For instance, the EIA identified 106 fish species in the Srepok and Sesan rivers, but this is an underestimate according to experts. A 2011 report documented 240 species in the Srepok and 133 in the Sesan.

A 2012 study by researchers from the U.S. and Cambodia estimated that the dam will reduce fish biomass in the two rivers by over 9 percent, with major knock-on effects on local livelihoods both upstream and downstream from the dam, mainly due to the blockage of fish migrations. Though the dam constructor is attempting to integrate a fish channel, critics say this will be insufficient to prevent the decline of migratory fish species.

Ame Trandem, Southeast Asia Program Director with the advocacy group International Rivers, told mongabay.com that the EIA underestimates how wide ranging the effects of the dam are likely to be, with serious consequences for people whose livelihoods will be upended.

“The EIA only really looks at what would happen right in the immediate dam site area and not upstream and downstream. And what we know is that fish all the way from the Mekong River and fish that migrate up- and downstream will be impacted by this project. And so there are a lot of people upstream and downstream who are not going to receive any kind of compensation,” she said.

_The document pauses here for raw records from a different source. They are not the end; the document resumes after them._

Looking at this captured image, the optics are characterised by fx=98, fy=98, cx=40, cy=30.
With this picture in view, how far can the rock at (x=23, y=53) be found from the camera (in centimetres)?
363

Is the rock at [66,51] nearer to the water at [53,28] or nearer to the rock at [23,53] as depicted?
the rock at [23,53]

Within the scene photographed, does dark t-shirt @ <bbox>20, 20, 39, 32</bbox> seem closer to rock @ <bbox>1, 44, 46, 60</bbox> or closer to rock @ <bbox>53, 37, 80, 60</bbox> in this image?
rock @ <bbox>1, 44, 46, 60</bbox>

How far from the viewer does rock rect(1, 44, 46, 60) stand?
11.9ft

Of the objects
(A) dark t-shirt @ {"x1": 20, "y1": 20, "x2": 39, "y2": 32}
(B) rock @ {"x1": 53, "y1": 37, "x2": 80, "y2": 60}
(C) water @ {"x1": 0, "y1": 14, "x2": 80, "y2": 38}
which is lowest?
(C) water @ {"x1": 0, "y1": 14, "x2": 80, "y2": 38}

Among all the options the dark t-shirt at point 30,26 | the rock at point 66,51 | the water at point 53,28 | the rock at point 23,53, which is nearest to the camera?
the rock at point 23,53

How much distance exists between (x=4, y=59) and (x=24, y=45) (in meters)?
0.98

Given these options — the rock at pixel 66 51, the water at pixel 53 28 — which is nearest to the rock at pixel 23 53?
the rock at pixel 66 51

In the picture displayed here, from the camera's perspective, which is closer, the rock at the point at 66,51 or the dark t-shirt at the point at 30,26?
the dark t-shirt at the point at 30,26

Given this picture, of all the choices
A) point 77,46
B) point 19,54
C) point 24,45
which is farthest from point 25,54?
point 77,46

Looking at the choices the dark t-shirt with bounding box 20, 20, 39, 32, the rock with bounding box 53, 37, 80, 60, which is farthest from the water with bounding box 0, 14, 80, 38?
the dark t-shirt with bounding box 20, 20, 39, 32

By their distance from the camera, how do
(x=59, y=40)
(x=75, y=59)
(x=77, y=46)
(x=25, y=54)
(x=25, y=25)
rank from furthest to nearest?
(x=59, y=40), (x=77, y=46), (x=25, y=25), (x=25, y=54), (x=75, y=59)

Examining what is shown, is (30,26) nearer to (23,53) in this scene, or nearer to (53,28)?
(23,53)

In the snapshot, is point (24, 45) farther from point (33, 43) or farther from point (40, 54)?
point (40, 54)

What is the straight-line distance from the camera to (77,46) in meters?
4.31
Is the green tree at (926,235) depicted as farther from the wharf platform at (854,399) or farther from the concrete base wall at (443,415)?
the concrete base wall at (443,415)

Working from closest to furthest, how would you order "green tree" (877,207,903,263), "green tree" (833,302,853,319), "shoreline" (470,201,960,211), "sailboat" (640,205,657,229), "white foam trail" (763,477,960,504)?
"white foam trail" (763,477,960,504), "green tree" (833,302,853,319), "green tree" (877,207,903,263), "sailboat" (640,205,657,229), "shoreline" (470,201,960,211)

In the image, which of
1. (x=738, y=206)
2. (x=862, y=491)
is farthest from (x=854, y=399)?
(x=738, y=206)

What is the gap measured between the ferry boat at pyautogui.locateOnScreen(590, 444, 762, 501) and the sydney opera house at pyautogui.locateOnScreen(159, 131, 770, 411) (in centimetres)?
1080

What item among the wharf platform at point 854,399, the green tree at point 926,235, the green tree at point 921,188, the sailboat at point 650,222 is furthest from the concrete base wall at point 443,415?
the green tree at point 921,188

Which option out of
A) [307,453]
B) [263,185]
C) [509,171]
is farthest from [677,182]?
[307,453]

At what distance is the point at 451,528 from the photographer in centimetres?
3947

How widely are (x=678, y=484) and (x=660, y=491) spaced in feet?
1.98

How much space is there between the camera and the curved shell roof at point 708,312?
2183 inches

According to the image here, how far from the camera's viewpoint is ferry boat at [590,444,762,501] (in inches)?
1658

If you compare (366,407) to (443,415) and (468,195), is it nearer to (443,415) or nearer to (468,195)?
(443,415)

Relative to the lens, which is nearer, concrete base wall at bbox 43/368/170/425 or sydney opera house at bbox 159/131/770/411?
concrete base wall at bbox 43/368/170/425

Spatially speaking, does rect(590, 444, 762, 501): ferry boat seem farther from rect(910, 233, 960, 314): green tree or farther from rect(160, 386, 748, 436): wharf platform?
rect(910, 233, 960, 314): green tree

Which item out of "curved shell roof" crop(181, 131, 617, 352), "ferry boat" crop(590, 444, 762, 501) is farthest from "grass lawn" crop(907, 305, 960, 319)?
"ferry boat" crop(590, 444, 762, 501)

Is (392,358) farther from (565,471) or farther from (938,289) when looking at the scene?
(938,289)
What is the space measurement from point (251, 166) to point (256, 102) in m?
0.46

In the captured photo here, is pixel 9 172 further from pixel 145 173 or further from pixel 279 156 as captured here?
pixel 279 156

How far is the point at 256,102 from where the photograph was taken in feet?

A 2009 report from the Rivers Coalition in Cambodia found that more than 38,000 people in 86 villages “would lose access to the vast majority of their fisheries resources” and that 78,000 people would lose some access to fish as a result of the dam. The EIA only goes so far as to admit that the impact on fish stocks will be considerable and that 90 percent of those living upstream, some 1,648 families, rely on fish for their livelihood.

The dam is a joint venture between Cambodia’s Royal Group, a company with no previous dam-building experience, and Chinese dam builder Hydrolancang International Energy Co., Ltd. Hydolancang, which maintains the controlling 51 percent stake in the dam, is owned by Chinese electricity-generating giant Huaneng Corporation.

Despite widespread concerns about the environmental and social effects of the project, construction of the dam is powering ahead apace. “The dam is 30 percent complete. The foundations are laid and the powerhouse is finished,” Trandem said.